The gamble seemed worth it: the form that television had assumed in the nation was that of a public address that could be interrupted and turned on its head. By insisting that television fund independent works while insisting on retaining editorial control, film-makers were seeking to alter the terms of engagement in order to restructure the bourgeois public sphere into a socialist one. The practical outcome, a decade later, was rather more compromised: the establishment of Channel 4 in 1982 was a deeply ambiguous affair, for while it opened up funding channels for independent film and video, the public sphere that it opened onto was a neo-liberal, Thatcherite one. But this was a factor that could not easily be anticipated in the early 1970s, when the victory of socialism was a latent and real promise.

Colin Perry is an art writer and editor. He has written for a number of publications including Art Monthly and Frieze, and is the Reviews Editor of the Moving Image Review & Art Journal.

i There were other structural and social formations that alternative practices were united in seeking to undermine – class and capitalism, for example.

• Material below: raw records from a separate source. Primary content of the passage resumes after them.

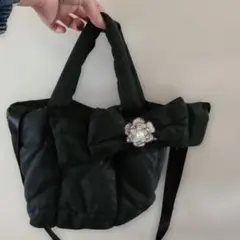 【美品】リボン付き黒ナイロンショルダーバッグ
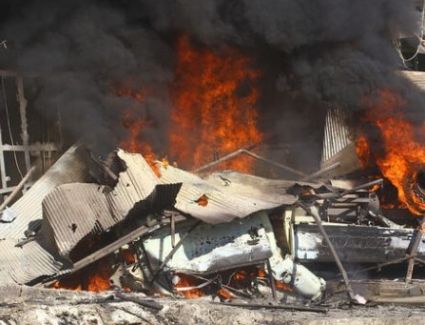 المرصد السوري لحقوق الإنسان": مقتل امراة وطفل بانفجار سيارة في منبج بريف حلب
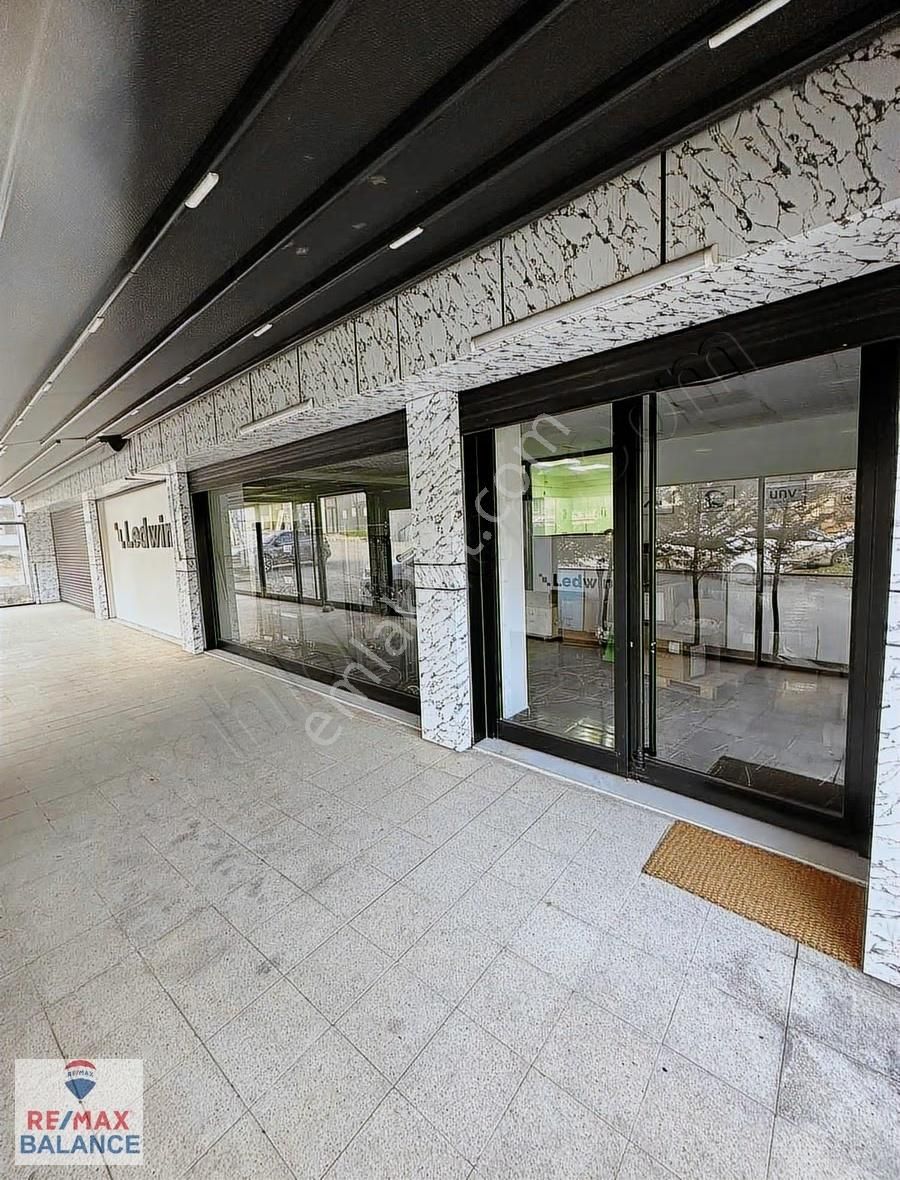 Tuzla Aydınlı Kiralık 400 M2 3 Katlı Dükkan - Görsel 13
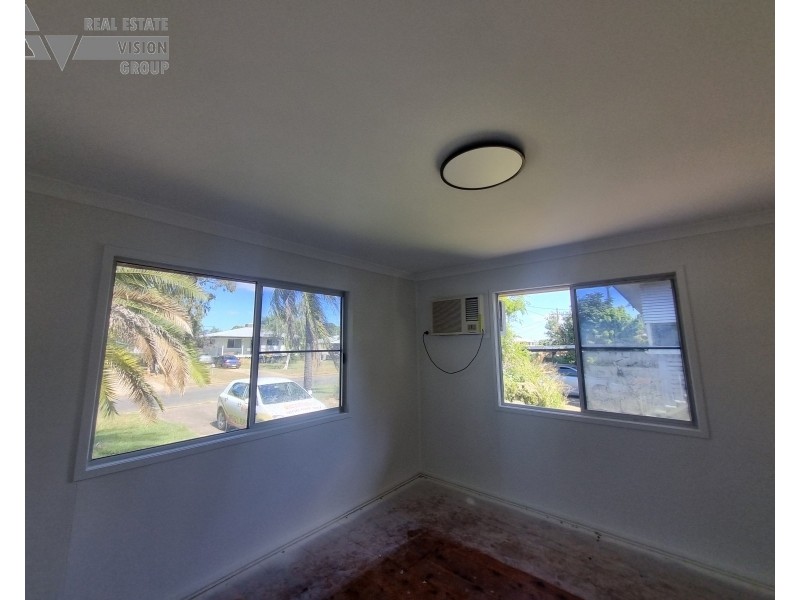 51 Bendee Cres, Blackwater QLD 4717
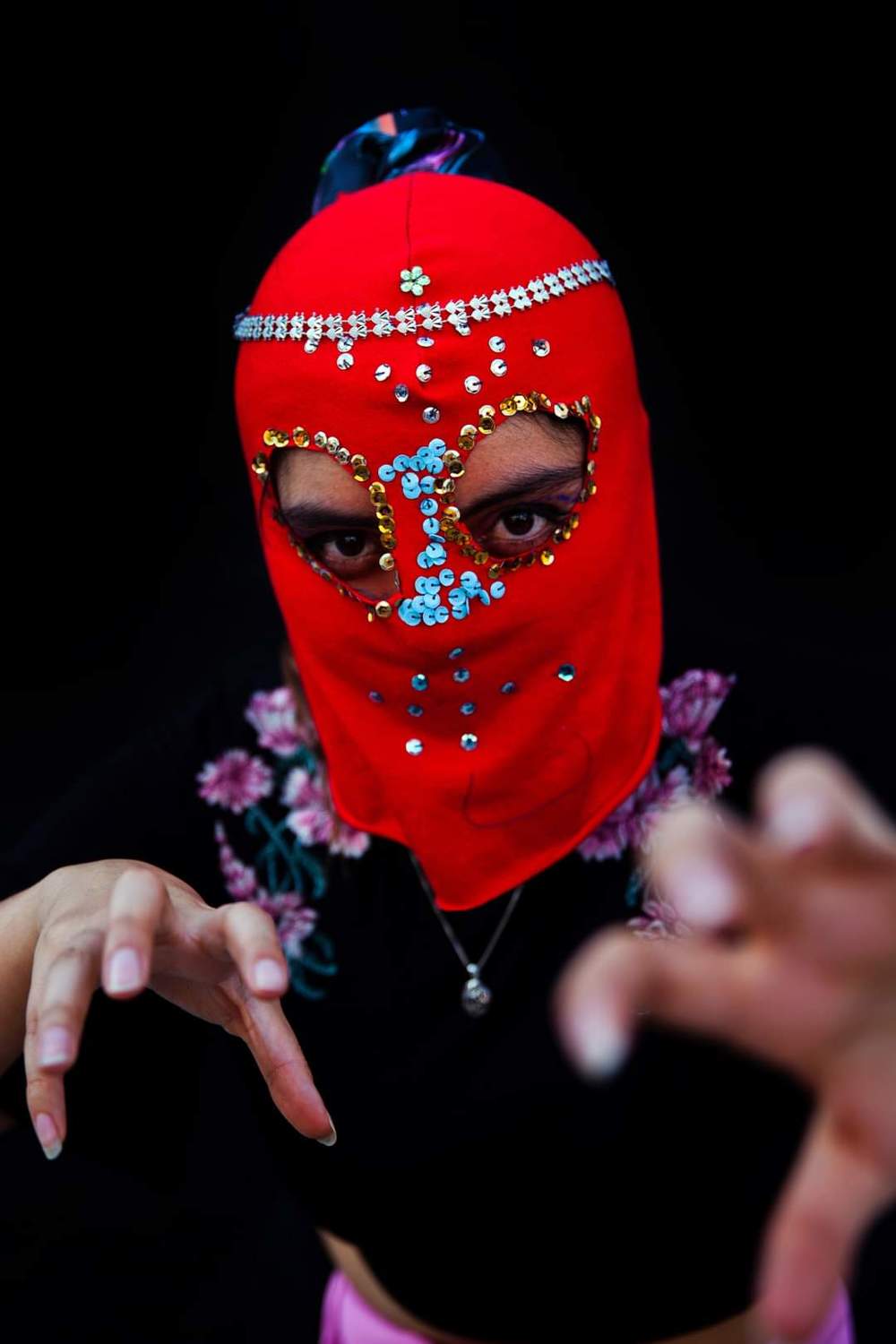 baila capucha, capuchas, retratos, portraits, bastian cifuentes araya, basti&aacute;n cifuentes, periodista furioso, periodistafurioso,  fotoprensa, revuelta social, estallido social, reportage,, Basti&aacute;n Cifuentes Araya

More specifically, however were the practicalities of distribution. The IFA also campaigned to change the direction and politics of the BFI Production Board.

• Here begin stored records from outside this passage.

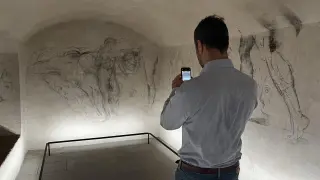 Dibujos al carboncillo atribuidos al genio renacentista Miguel Ángel encontrados en las paredes de un pasillo secreto bajo la sacristía que él mismo creó para la basílica de San Lorenzo.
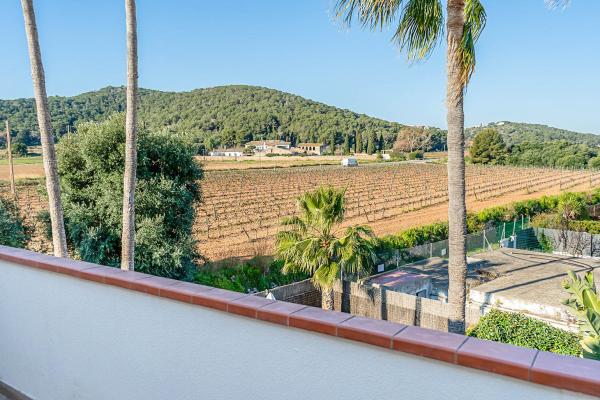 #74212 - Villa Rocamar | Holiday Rentals | Hello Homes Sitges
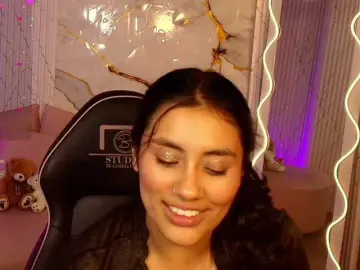 PEACHY-TAY  live sex cam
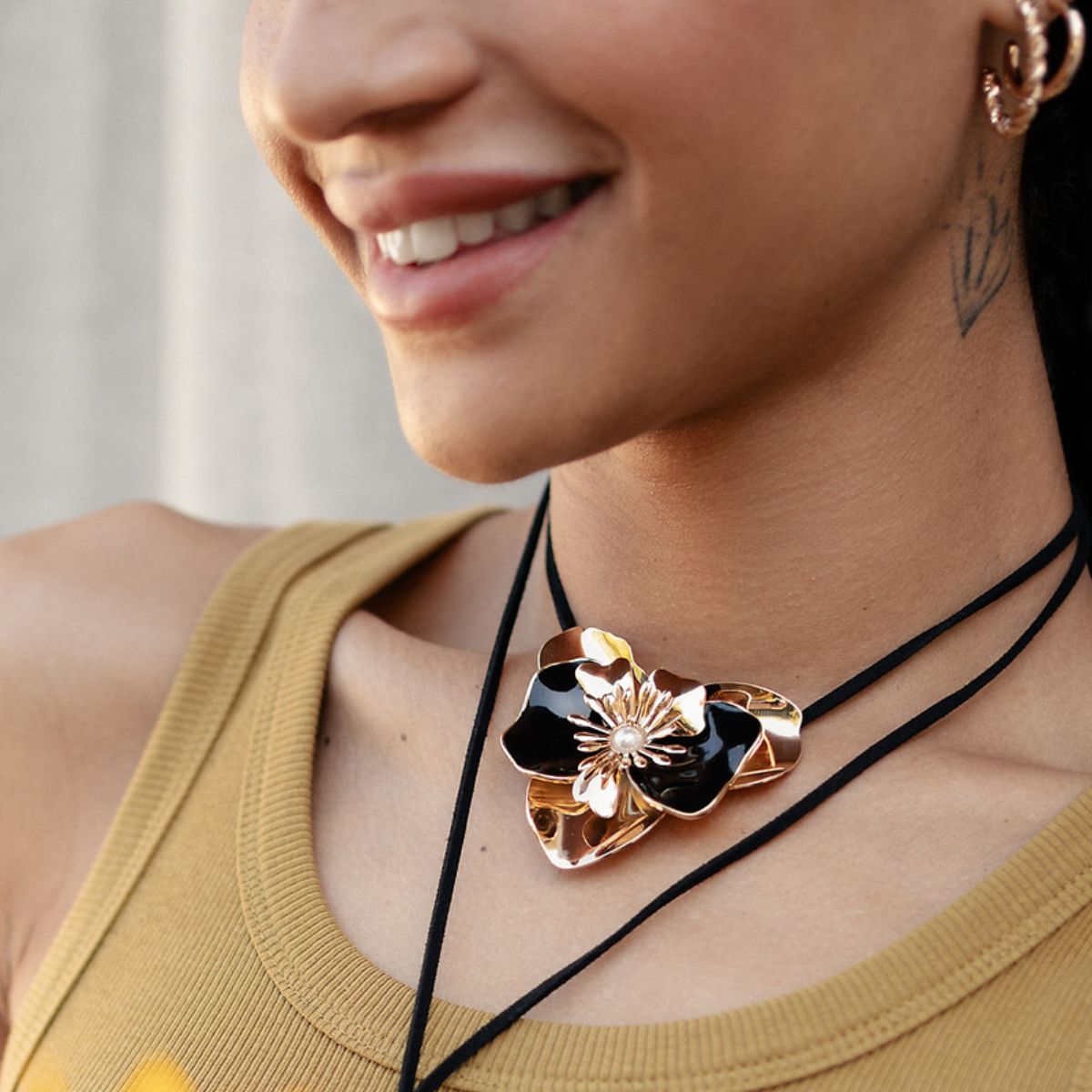 Collier cordon grosse fleur doré et noir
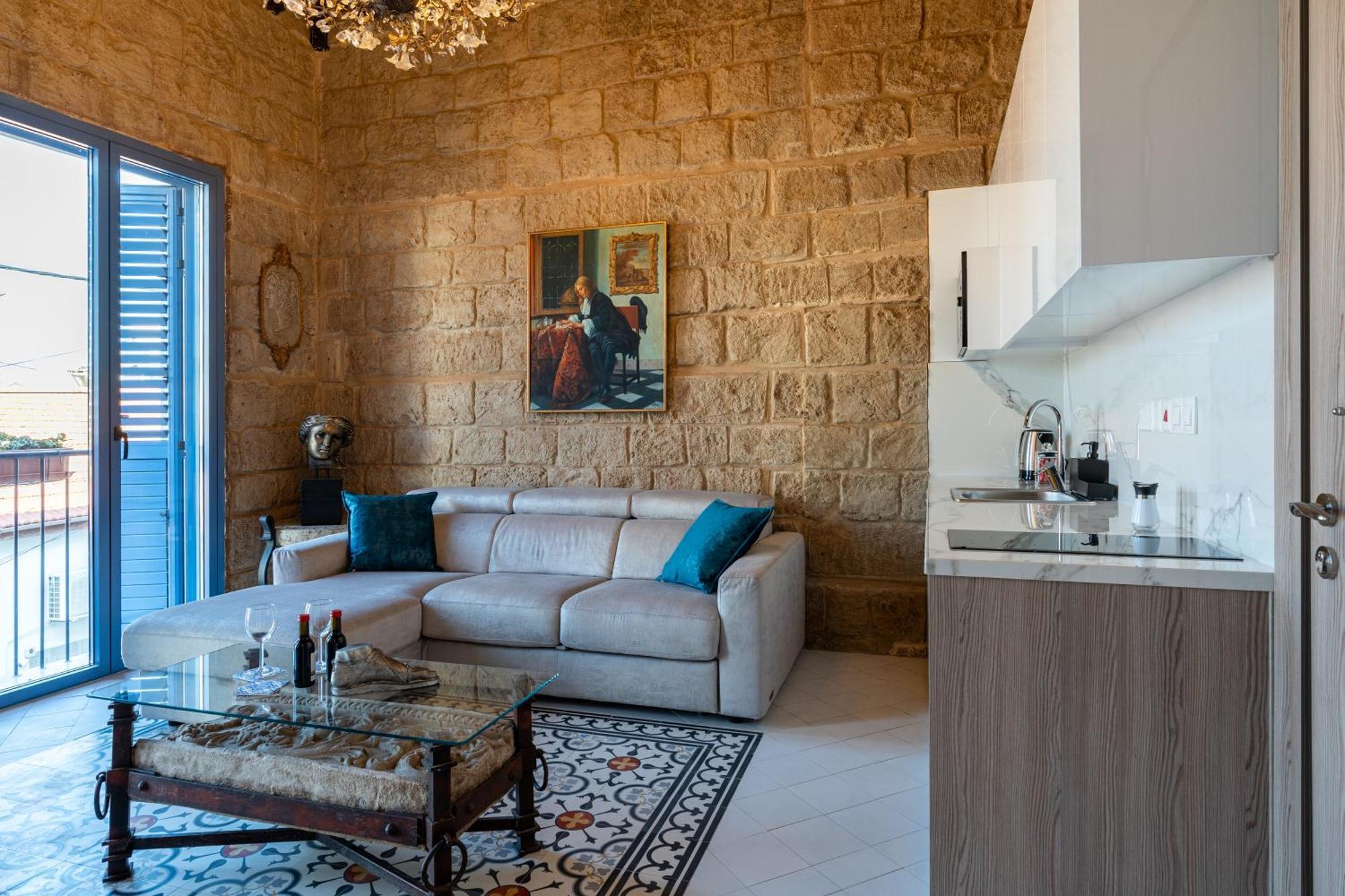 Le Voyageur By The Sea - Furnished Rooms Larnaca Exterior photo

ii Antonio Gramsci’s writings were a key source for New Left Review writers Tom Nairn and Perry Anderson in the 1960s, although his writings were not translated until the 1970s. Some of Louis Althusser writing was translated into English in the 1960s and he was a key reference for writers in the journal Screen in the 1970s, particularly following Ben Brewster’s appointment as editor in 1974. Kluge and Negt’s important 1972 text Öffentlichkeit und Erfahrung. Zur Organisationsanalyse von bürgerlicher und proletarischer Öffentlichkeit was only translated into English in 1993 as Public Sphere and Experience: Toward an Analysis of the Bourgeois and Proletarian Public Sphere (1993) trans. Labyani et al, University of Minnesota Press. Excerpts are available in October: The Second Decade, 1986–1996 (1997) ed Krauss et al., MIT. pp. 226–247.

iii It is unclear which programme the IFA document refers to. Bragg presented the series ‘2nd House’ during this period (1973-1976), so it is possible that the programme was shown in that slot, although the BBC and BFI listings for the programme do not disclose any reference to ‘Independent Cinema’.

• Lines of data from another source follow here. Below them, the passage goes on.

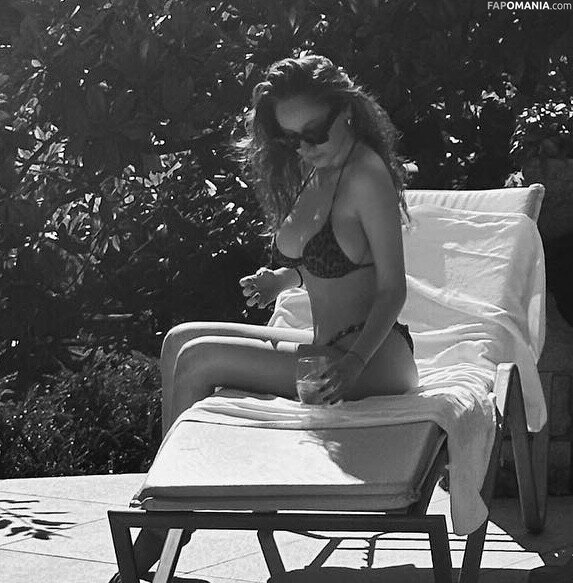 Elif Nesil Eliffnesil / eliffnesil / elifnesil2 Meztelen OnlyFans  Kikerült fotó #3
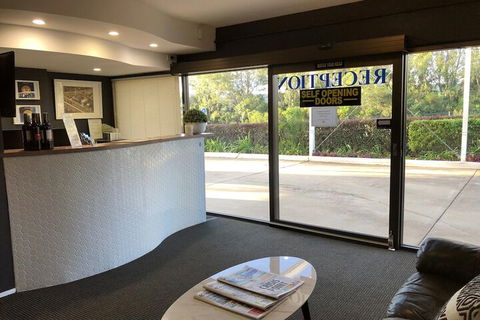 Logan City Motor Inn - Accommodation in Bendigo 4
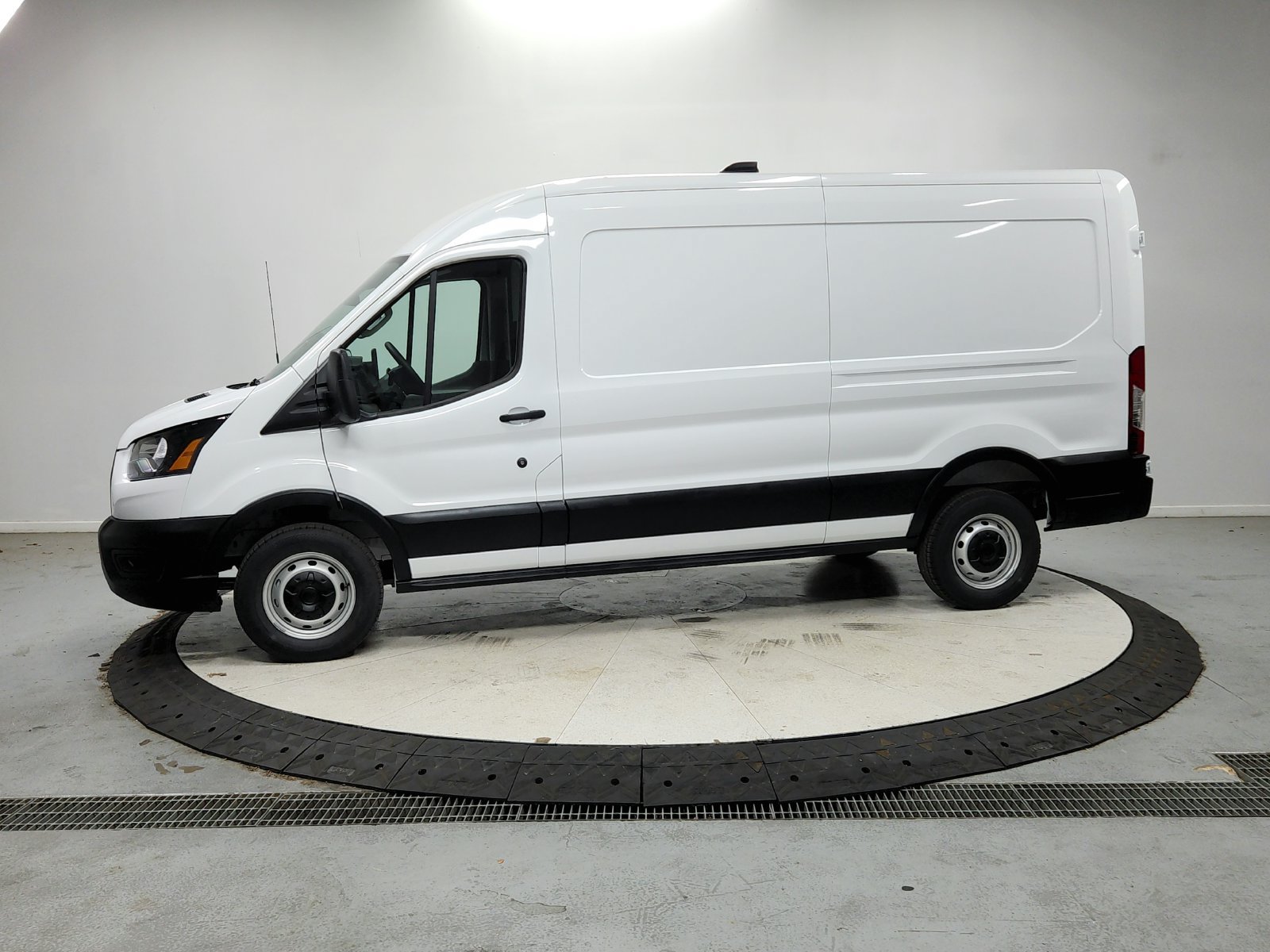 New 2027 Ford Transit 250 148 Medium Roof w/ Load Area Protection Package RWD image 5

iv For example, from 1974 West Germany’s principal broadcasters, ARD and ZDF, were required to redirect profits from television for German film production.

v Enzenberger’s analysis of the media must be distinguished from the technological determinism that Raymond Williams had noted in Marshall McLuhan’s writings: see Williams, R. (2003) Television: Technology and Cultural Form. 3rd edition. Routledge. Enzenberger was an important reference point for Claire Johnston, one of the principal theorists writing in the UK of the counter-cinema (the other being Peter Wollen). See: Johnston, C. & Willemen, P. (1975) Brecht in Britain: The Independent Political Film (on The Nightdeaners). Screen. 16 (4), 101–118.

Bibliography

Blanchard, S. & Morley, D. (1982) What’s This Channel Four?: An Alternative Report. London: Comedia Publishing Group.

Enzensberger, H. M. (1970) Constituents of a Theory of the Media. New Left Review. (64)

Garnham, N. (1972) TV Documentary and Ideology. Screen. [Online] 13 (2), 109–115.

IFA (1976) Independent Film-making in the 70s: An introduction discussion paper from the Organising Committe of the IFA Conference held in May 1977.

IFA (1975) The Draft Submission to the Annan Committee.